Historic Clayborn Temple Celebrates Women’s History Month

Remembering Cornellia Crenshaw: Mother of the Civil Rights Movement in Memphis


A heroine of the Civil Rights Movement, Cornelia Crenshaw was a leading figure in Memphis’s early racial justice initiatives, a proponent of worker’s rights, and a pioneer of the Energy Justice movement. Born in Millington, Tennessee in March 1916, Cornelia Crenshaw was an academically motivated student. After graduating from Booker T. Washington High School, Crenshaw went on to attend Lemoyne-Owen College, Memphis’s only historically Black college. Crenshaw was employed by the Memphis Housing Authority for approximately 27 years but was fired in 1964 for vocalizing her positions on unionism, economic equity, and labor rights. The termination would transition Crenshaw into a life dedicated to social activism and political advocacy that earned her the title, “The Mother of the Civil Rights Movement in Memphis.”

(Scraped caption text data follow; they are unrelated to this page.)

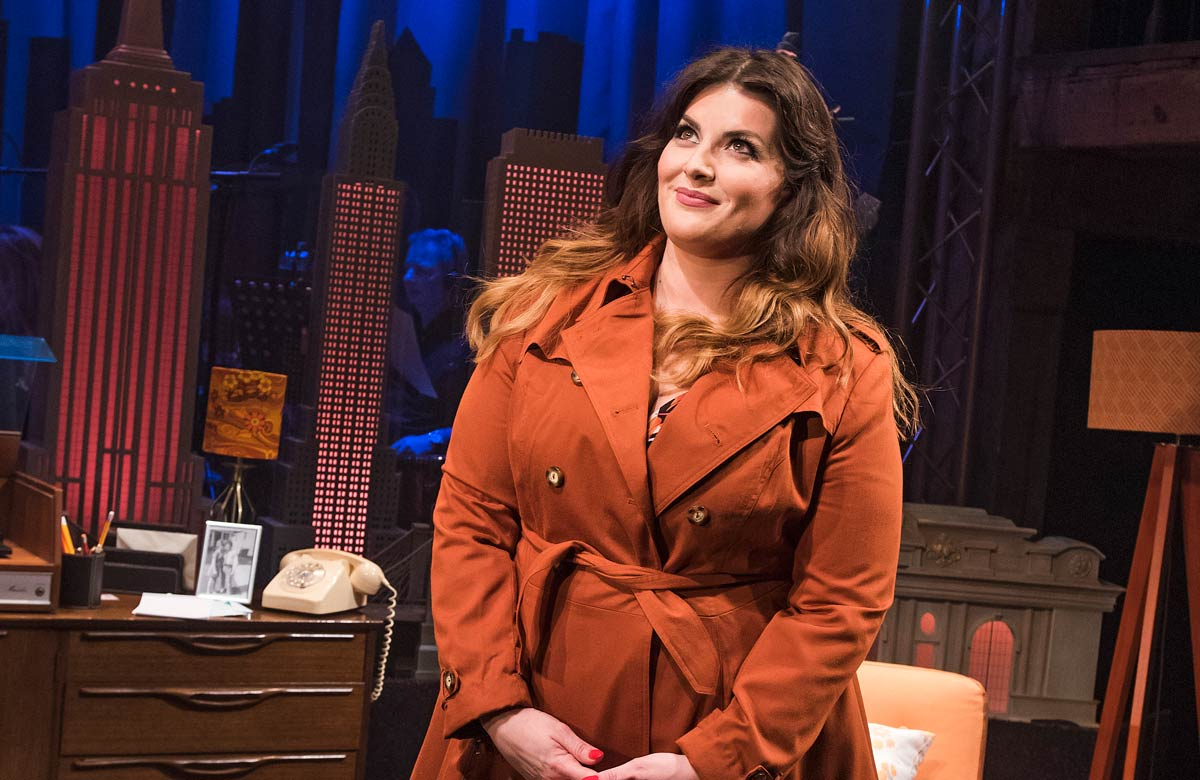 Jodie Prenger to star in UK tour of Tell Me on a Sunday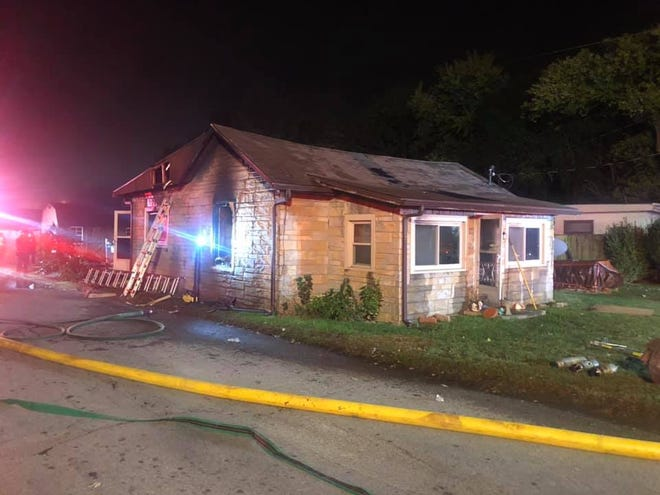 KSP is investigating a death that occurred during an early morning structure fire on North Elm Street (Oct. 28, 2019).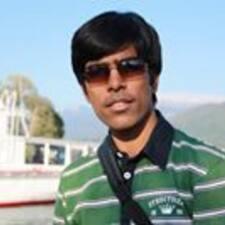 Profil korisnika Vijayaragavan
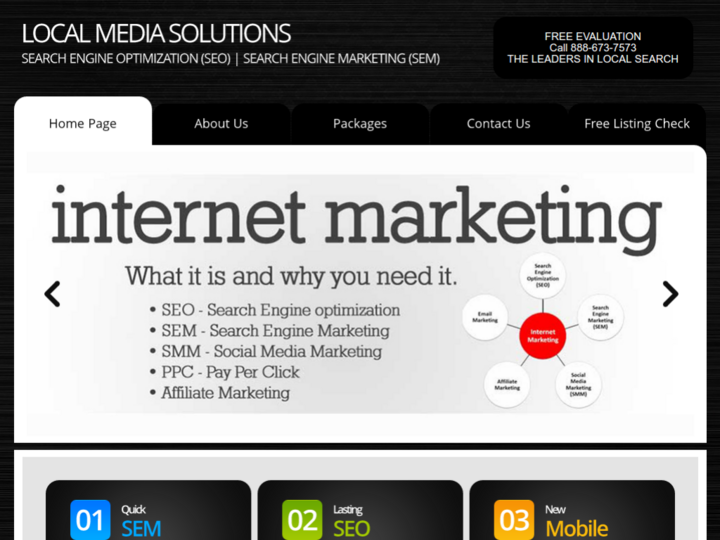 Local Media Solutions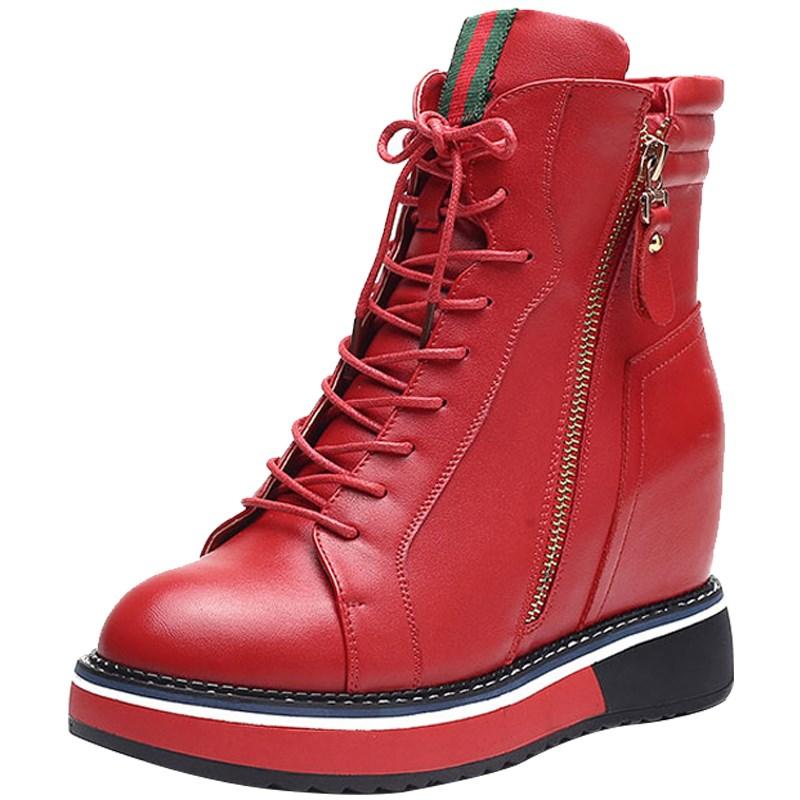 1 Británico De Zapatos Cuero Nuevos Botas 2019 Mujer La 4 7 Grueso 3 Martin Terciopelo Plano Fondo 5 6 Altura 8 Aumento Invierno 2 gq4x56wF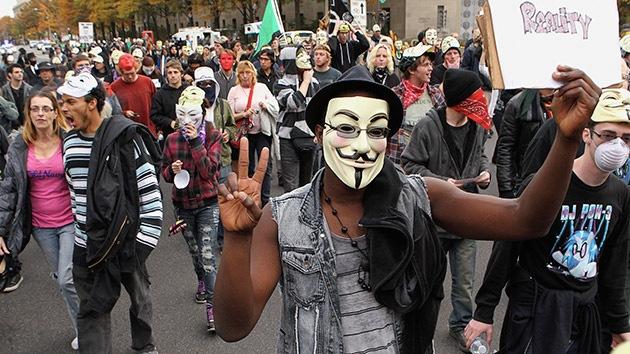 ¿Por qué no estalla una revuelta de clase media en EE.UU.?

Crenshaw was appointed to the strategic committee for the historic Memphis Sanitation Workers’ strike in 1968. As an instrumental influencer and organizer in the campaign, she would maintain an active role in the coordination of the protest and was a fixture at City Council meetings. As African American sanitation workers assembled a strike protesting the city’s racial disparities and refusal of union recognition, she would organize the community efforts that supported the workers and their families while they were without income. Most notably, it was Crenshaw that would adapt the Robert Worsham poem I AM A MAN, to the infamous rallying cry for the strike as the movement’s defining symbol, representing the demand for recognition of their dignity and humanity.


Cornelia Crenshaw passed away on February 19, 1994. In her honor, the Vance Avenue Library has renamed the Cornelia Crenshaw Library in 1997, where it stands as a “sanctuary” for that community and personification of the strike’s continued legacy.